Activity:
All of the data below is to be copied exactly.

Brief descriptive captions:
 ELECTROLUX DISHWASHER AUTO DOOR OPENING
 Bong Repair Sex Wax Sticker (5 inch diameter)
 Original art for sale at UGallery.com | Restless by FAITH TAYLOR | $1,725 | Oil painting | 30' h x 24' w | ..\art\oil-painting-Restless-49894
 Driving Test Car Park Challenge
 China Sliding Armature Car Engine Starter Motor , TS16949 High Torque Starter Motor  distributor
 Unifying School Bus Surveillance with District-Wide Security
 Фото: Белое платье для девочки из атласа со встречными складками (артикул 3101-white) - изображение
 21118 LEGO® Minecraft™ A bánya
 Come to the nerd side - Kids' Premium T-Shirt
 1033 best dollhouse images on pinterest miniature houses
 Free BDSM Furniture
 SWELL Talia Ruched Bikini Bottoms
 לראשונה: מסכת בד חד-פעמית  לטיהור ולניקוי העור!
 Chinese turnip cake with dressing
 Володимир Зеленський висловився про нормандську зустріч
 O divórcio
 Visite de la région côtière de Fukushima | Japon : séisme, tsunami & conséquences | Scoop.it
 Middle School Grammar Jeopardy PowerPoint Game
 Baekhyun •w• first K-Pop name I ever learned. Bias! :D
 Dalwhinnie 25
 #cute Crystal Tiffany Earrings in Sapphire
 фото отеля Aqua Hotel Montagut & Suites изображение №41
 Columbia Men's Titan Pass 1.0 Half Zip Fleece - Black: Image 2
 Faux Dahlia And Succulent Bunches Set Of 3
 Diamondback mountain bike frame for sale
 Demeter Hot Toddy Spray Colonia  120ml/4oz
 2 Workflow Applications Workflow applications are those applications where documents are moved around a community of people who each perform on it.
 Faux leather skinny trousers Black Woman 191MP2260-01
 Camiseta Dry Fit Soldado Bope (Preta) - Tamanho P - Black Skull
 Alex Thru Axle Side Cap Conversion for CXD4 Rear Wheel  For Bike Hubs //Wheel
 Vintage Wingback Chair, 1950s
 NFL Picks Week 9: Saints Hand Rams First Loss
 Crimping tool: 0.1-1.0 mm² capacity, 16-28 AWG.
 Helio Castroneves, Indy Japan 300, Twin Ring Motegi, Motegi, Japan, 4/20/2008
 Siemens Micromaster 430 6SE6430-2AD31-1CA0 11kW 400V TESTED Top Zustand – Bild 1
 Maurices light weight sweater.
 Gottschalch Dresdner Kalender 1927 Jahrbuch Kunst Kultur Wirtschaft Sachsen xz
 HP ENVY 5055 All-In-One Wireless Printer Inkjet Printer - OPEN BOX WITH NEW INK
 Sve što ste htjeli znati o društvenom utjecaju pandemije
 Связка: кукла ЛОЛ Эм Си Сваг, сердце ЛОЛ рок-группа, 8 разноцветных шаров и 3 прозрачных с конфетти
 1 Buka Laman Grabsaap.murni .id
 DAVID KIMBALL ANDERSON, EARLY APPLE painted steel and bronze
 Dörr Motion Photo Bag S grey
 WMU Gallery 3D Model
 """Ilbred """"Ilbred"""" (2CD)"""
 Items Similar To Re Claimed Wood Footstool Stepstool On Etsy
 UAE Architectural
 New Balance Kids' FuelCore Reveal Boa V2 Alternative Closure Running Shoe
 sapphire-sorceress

Exercise output:
 ELECTROLUX DISHWASHER AUTO DOOR OPENING
 Bong Repair Sex Wax Sticker (5 inch diameter)
 Original art for sale at UGallery.com | Restless by FAITH TAYLOR | $1,725 | Oil painting | 30' h x 24' w | ..\art\oil-painting-Restless-49894
 Driving Test Car Park Challenge
 China Sliding Armature Car Engine Starter Motor , TS16949 High Torque Starter Motor  distributor
 Unifying School Bus Surveillance with District-Wide Security
 Фото: Белое платье для девочки из атласа со встречными складками (артикул 3101-white) - изображение
 21118 LEGO® Minecraft™ A bánya
 Come to the nerd side - Kids' Premium T-Shirt
 1033 best dollhouse images on pinterest miniature houses
 Free BDSM Furniture
 SWELL Talia Ruched Bikini Bottoms
 לראשונה: מסכת בד חד-פעמית  לטיהור ולניקוי העור!
 Chinese turnip cake with dressing
 Володимир Зеленський висловився про нормандську зустріч
 O divórcio
 Visite de la région côtière de Fukushima | Japon : séisme, tsunami & conséquences | Scoop.it
 Middle School Grammar Jeopardy PowerPoint Game
 Baekhyun •w• first K-Pop name I ever learned. Bias! :D
 Dalwhinnie 25
 #cute Crystal Tiffany Earrings in Sapphire
 фото отеля Aqua Hotel Montagut & Suites изображение №41
 Columbia Men's Titan Pass 1.0 Half Zip Fleece - Black: Image 2
 Faux Dahlia And Succulent Bunches Set Of 3
 Diamondback mountain bike frame for sale
 Demeter Hot Toddy Spray Colonia  120ml/4oz
 2 Workflow Applications Workflow applications are those applications where documents are moved around a community of people who each perform on it.
 Faux leather skinny trousers Black Woman 191MP2260-01
 Camiseta Dry Fit Soldado Bope (Preta) - Tamanho P - Black Skull
 Alex Thru Axle Side Cap Conversion for CXD4 Rear Wheel  For Bike Hubs //Wheel
 Vintage Wingback Chair, 1950s
 NFL Picks Week 9: Saints Hand Rams First Loss
 Crimping tool: 0.1-1.0 mm² capacity, 16-28 AWG.
 Helio Castroneves, Indy Japan 300, Twin Ring Motegi, Motegi, Japan, 4/20/2008
 Siemens Micromaster 430 6SE6430-2AD31-1CA0 11kW 400V TESTED Top Zustand – Bild 1
 Maurices light weight sweater.
 Gottschalch Dresdner Kalender 1927 Jahrbuch Kunst Kultur Wirtschaft Sachsen xz
 HP ENVY 5055 All-In-One Wireless Printer Inkjet Printer - OPEN BOX WITH NEW INK
 Sve što ste htjeli znati o društvenom utjecaju pandemije
 Связка: кукла ЛОЛ Эм Си Сваг, сердце ЛОЛ рок-группа, 8 разноцветных шаров и 3 прозрачных с конфетти
 1 Buka Laman Grabsaap.murni .id
 DAVID KIMBALL ANDERSON, EARLY APPLE painted steel and bronze
 Dörr Motion Photo Bag S grey
 WMU Gallery 3D Model
 """Ilbred """"Ilbred"""" (2CD)"""
 Items Similar To Re Claimed Wood Footstool Stepstool On Etsy
 UAE Architectural
 New Balance Kids' FuelCore Reveal Boa V2 Alternative Closure Running Shoe
 sapphire-sorceress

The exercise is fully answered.